I don’t want to alarm anyone, but it appears that the Attorney General has struggled to tell the truth for quite a while.
In each case, Gonzales has appeared to lawmakers to be shielding uncomfortable facts about the Bush administration’s conduct on sensitive matters. A series of misstatements and omissions has come to define his tenure at the helm of the Justice Department and is the central reason that lawmakers in both parties have been trying for months to push him out of his job.
Yet controversy over Gonzales’s candor about George W. Bush’s conduct or policies has actually dogged him for more than a decade, since he worked for Bush in Texas.

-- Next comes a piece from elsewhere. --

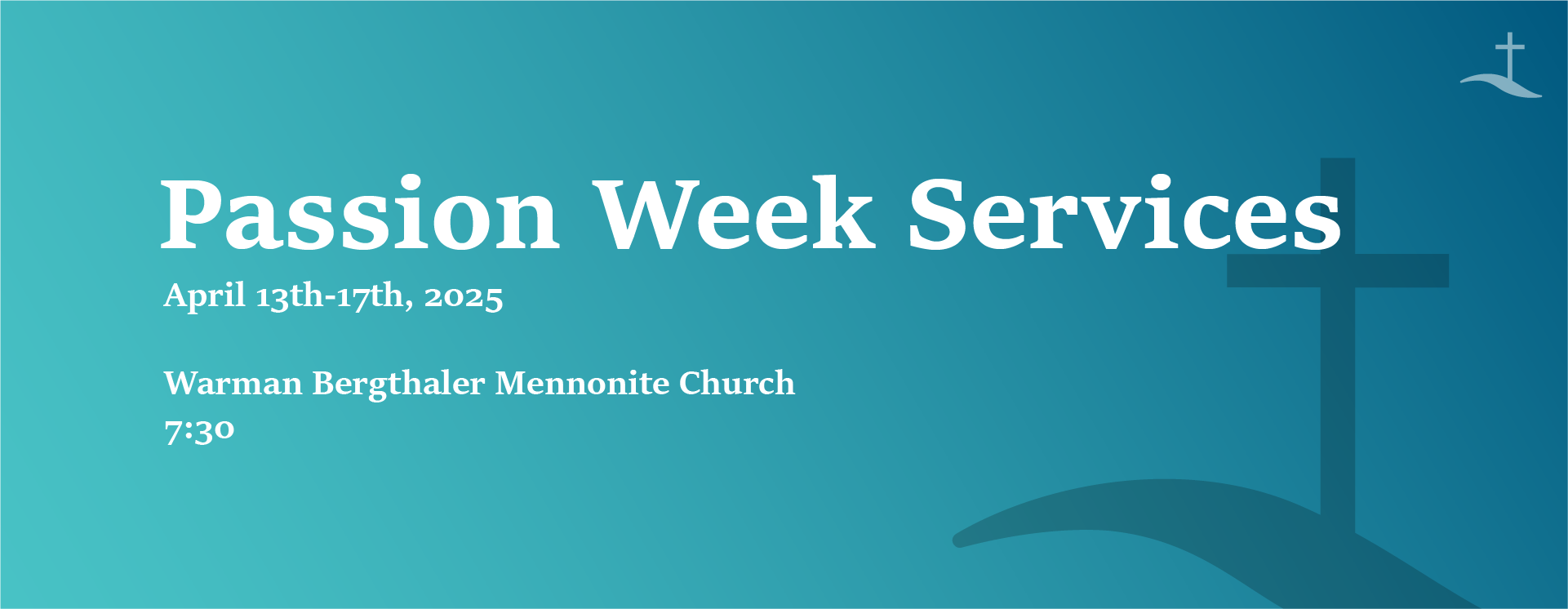 Passion Week Services

April 13th-17th, 2025

Warman Bergthaler Mennonite Church
7:30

Whether Gonzales has deliberately told untruths or is merely hampered by his memory has been the subject of intense debate among members of Congress, legal scholars and others who have watched him over the years. Some regard his verbal difficulties as a strategic ploy on behalf of a president to whom he owes his career; others see a public official overwhelmed by the magnitude of his responsibilities.
That’s actually an interesting construction. Gonzales is either lying to protect his benefactor, or he’s in so far over his head, he’s lying because he can’t keep track of the truth. Yeah, that’s bound to inspire confidence in the nation’s top law-enforcement official.
The WaPo’s Dan Eggen and Amy Goldstein go into a fair amount of detail, exploring the various explanations for why most of the things the Attorney General says turn out to be false. It could be his memory, or his incompetence, or maybe his lack of scruples, but the common thread to all of Gonzales’ deceptions is straightforward: he’s going to help George W. Bush, no matter what.
Democrats and some experts on the use of language say that Gonzales’s gaffes are too numerous and consistent to be chalked up to misunderstandings. In most instances, his answers, or his refusals to answer, have served to obscure events that would be damaging to the administration, Gonzales or Bush. […]
“He’s a slippery fellow, and I think so intentionally,” said Richard L. Schott, a professor at the University of Texas’s Lyndon B. Johnson School of Public Affairs. “He’s trying to keep the president’s secrets and to be a team player, even if it means prevaricating or forgetting convenient things.”
“This almost subconscious bond of loyalty” between the attorney general and the president “may be driving a lot of this,” said Schott, who has studied relations between the executive and legislative branches of government and the role of psychology in political behavior. “It’s obvious that Gonzales owes Bush his career. Part of his behavior comes from this gratitude and extreme loyalty to Bush.”
I’ve seen items like this one pop up occasionally over the years, detailing the “extreme loyalty” Bush’s aides feel towards him, and I find it kind of creepy every time. I can appreciate that Gonzales owes his career to Bush, who at different times has named Gonzales the Texas Secretary of State, Texas Supreme Court Justice, White House counsel, and U.S. Attorney General. It’s bound to be the kind of help that inspires a sense of loyalty.
But a “subconscious bond” that leads the Attorney General to lie under oath? In a public hearing? Repeatedly?